"What should I know?" responds the widow, recoiling.
"You loved him too," says Florence piteously, now more than ever convinced that Dora is keeping something hidden from her. "For the sake of that love, disclose anything you may know about this awful matter."
"I dare not speak openly," replies the widow, growing even a shade paler, "because my suspicion is of the barest character, and may be altogether wrong. Yet there are moments when some hidden instinct within my breast whispers to me that I am on the right track."
"If so," murmurs Florence, falling upon her knees before her, "do not hesitate; follow up this instinctive feeling, and who knows but something may come of it! Dora, do not delay. Soon, soon--if not already--it may be too late. Alas," she cries, bursting into bitter tears, "what do I say? Is it not too late even now? What hope can there be after six long days, and no tidings?"
"I will do what I can, I am resolved," declares Dora, rising abruptly to her feet. "If too late to do any good, it may not be too late to wring the truth from him, and bring the murderer to justice."
"From him? From whom--what murderer?" exclaims Florence, in a voice of horror. "Dora, what are you saying?"
"Never mind. Let me go now; and to-night--this evening let me come to you here again, and tell you the result of what I am now about to do."
She quits the room as silently as she entered it, and Florence, sinking back in her chair, gives herself up to the excitement and amazement that are overpowering her. There is something else, too, in her thoughts that is puzzling and perplexing her; in all Dora's manner there was nothing that would lead her to think she loved Sir Adrian: there was fear, and a desire for revenge in it, but none of the despair of a loving woman who has lost the man to whom she has given her heart.
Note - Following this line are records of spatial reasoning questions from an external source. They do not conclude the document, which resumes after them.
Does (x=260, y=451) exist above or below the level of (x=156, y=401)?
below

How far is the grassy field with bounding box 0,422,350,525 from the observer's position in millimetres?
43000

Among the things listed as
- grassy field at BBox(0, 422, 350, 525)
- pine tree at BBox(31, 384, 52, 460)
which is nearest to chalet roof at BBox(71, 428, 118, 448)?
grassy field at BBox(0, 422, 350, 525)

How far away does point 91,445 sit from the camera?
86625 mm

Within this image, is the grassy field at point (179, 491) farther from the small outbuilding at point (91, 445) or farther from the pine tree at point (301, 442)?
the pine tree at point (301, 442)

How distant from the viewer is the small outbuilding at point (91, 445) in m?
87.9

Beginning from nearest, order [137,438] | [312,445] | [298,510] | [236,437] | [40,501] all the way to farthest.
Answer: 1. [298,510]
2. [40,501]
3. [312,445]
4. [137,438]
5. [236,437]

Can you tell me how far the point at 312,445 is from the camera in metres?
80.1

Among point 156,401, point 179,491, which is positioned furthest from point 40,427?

Florence is still pondering these things, while Dora, going swiftly down-stairs, turns into the side hall, glancing into library and rooms as she goes along, plainly in search of something or some one.
At last her search is successful; in a small room she finds Arthur Dynecourt apparently reading, as he sits in a large arm-chair, with his eyes fixed intently upon the book in his hand. Seeing her, he closes the volume, and, throwing it from him, says carelessly: "Pshaw--what contemptible trash they write nowadays!"